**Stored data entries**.
_____

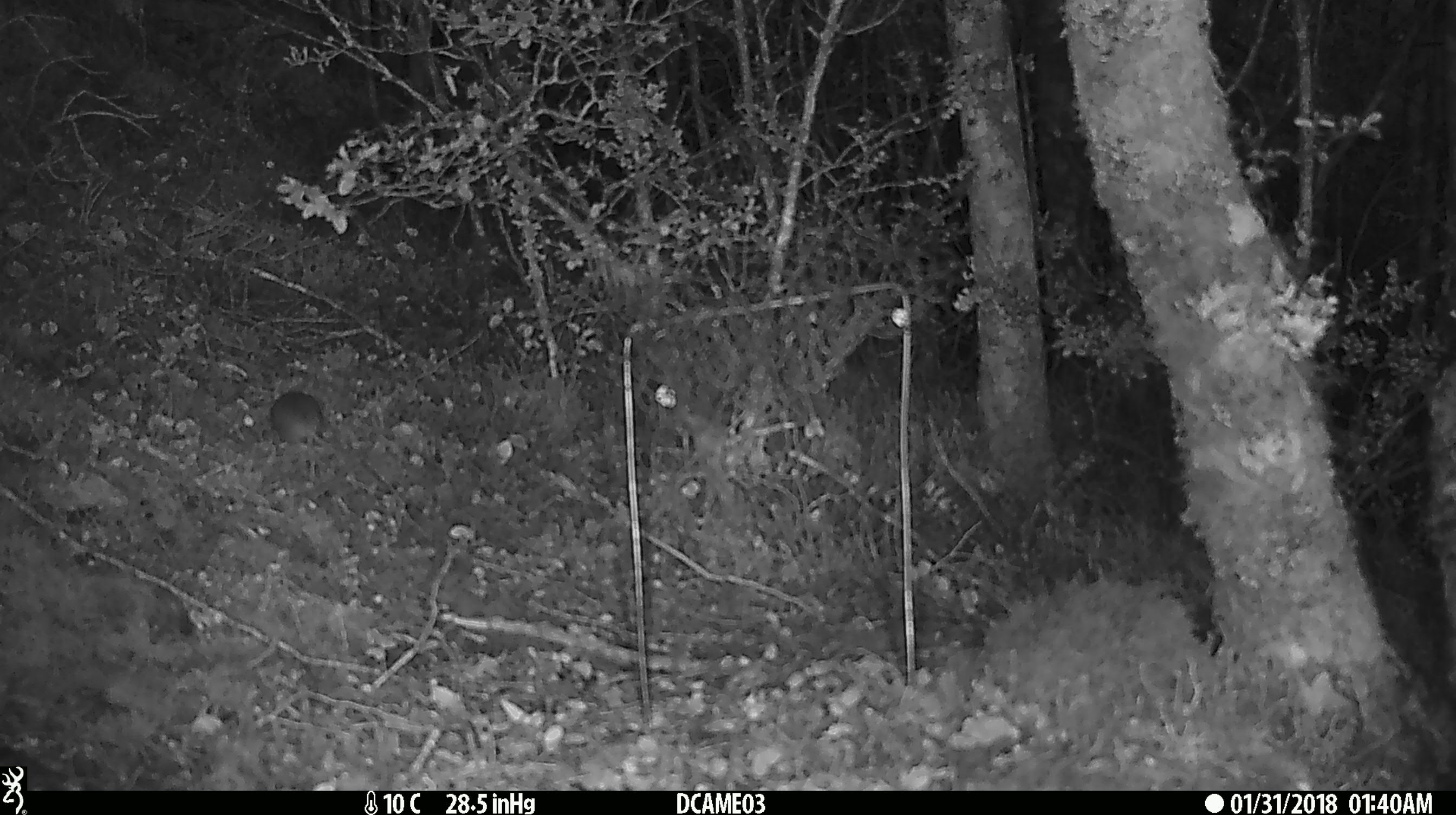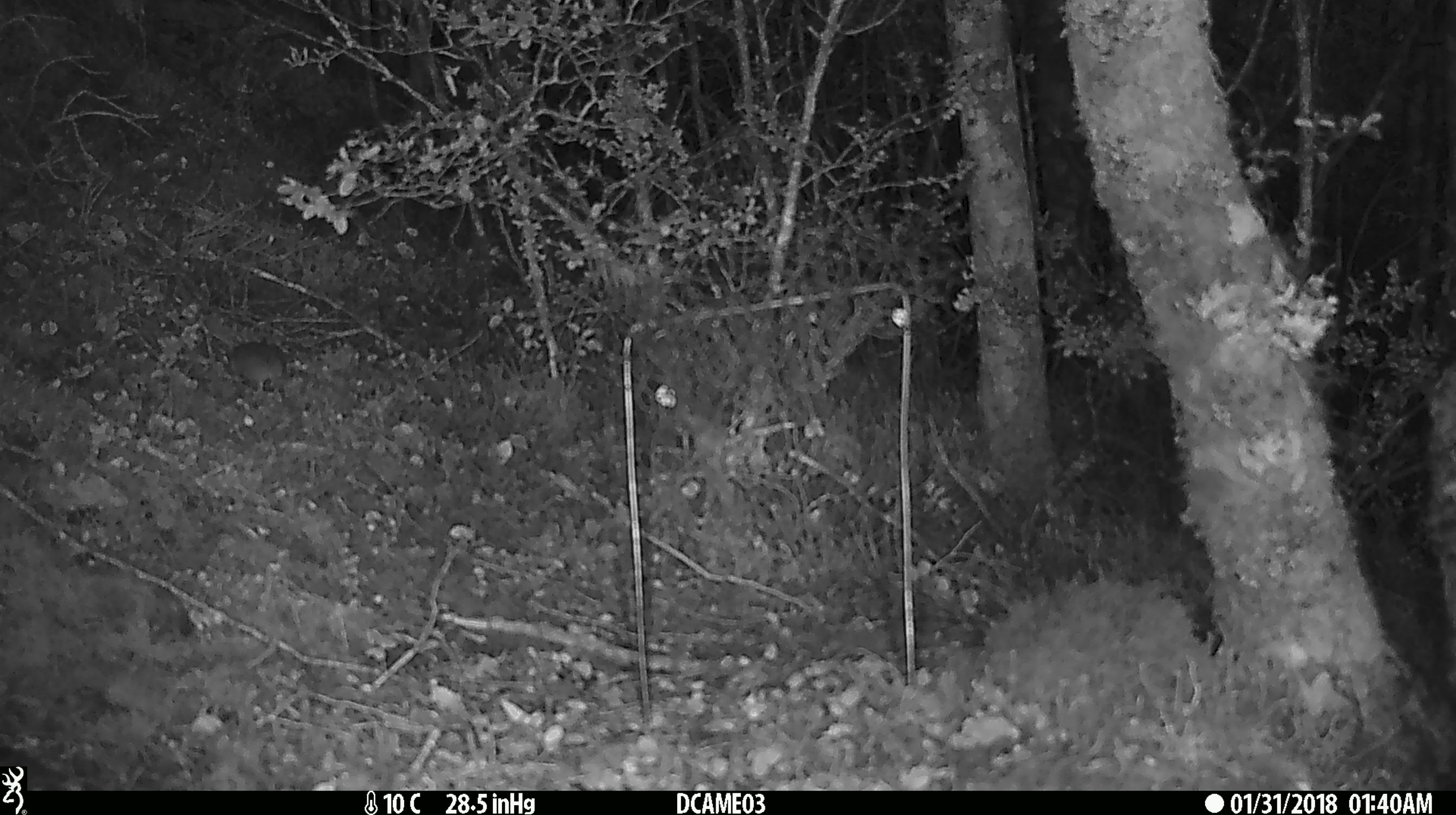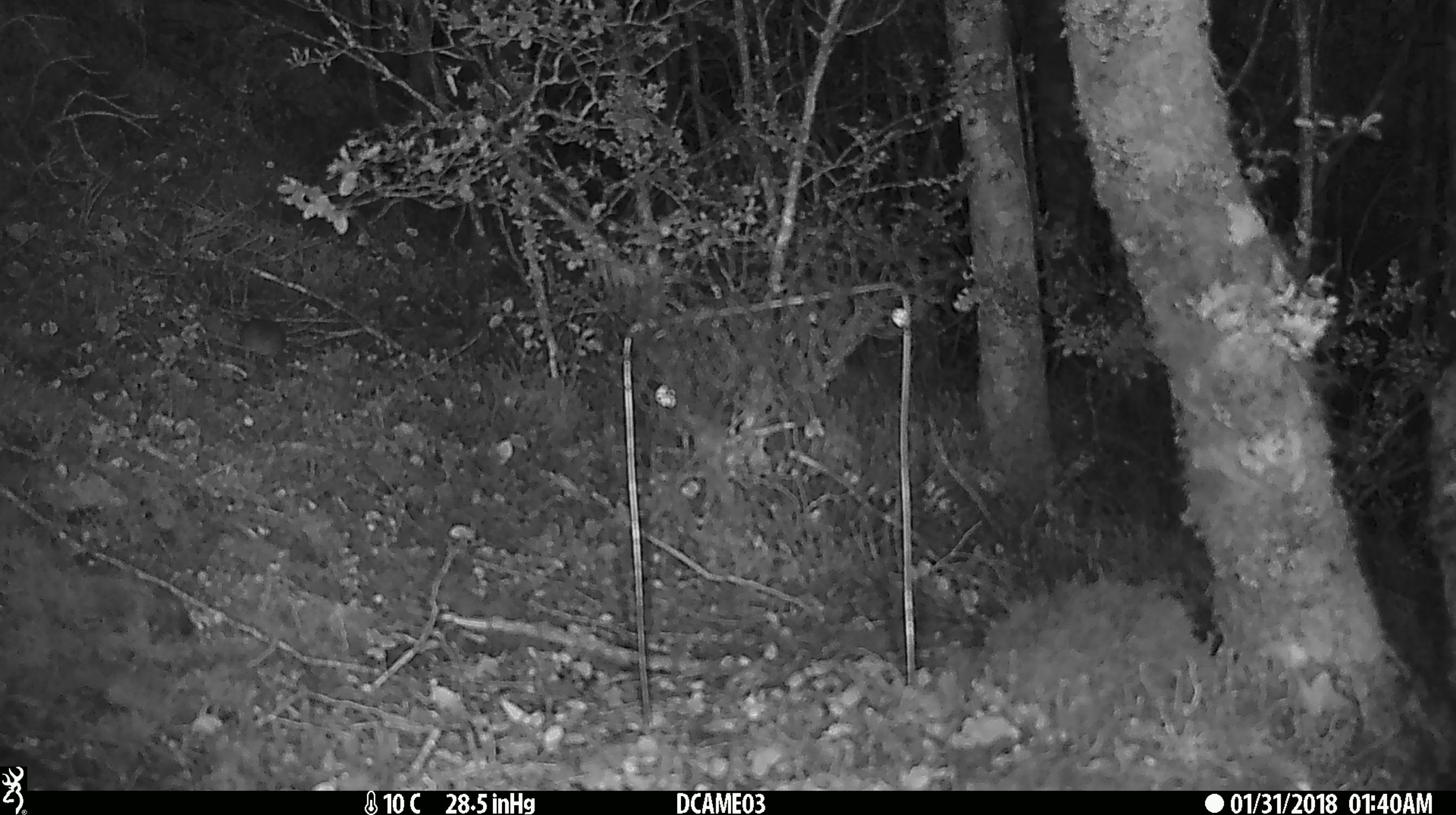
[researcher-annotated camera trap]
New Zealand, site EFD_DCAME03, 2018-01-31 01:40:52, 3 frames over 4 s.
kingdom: Animalia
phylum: Chordata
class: Mammalia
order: Rodentia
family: Muridae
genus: Mus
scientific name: Mus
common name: mouse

_____

**TO DO**. Each record above should be copied character for character, with pictures dropped.

**COMPLETED TASK**.
[researcher-annotated camera trap]
New Zealand, site EFD_DCAME03, 2018-01-31 01:40:52, 3 frames over 4 s.
kingdom: Animalia
phylum: Chordata
class: Mammalia
order: Rodentia
family: Muridae
genus: Mus
scientific name: Mus
common name: mouse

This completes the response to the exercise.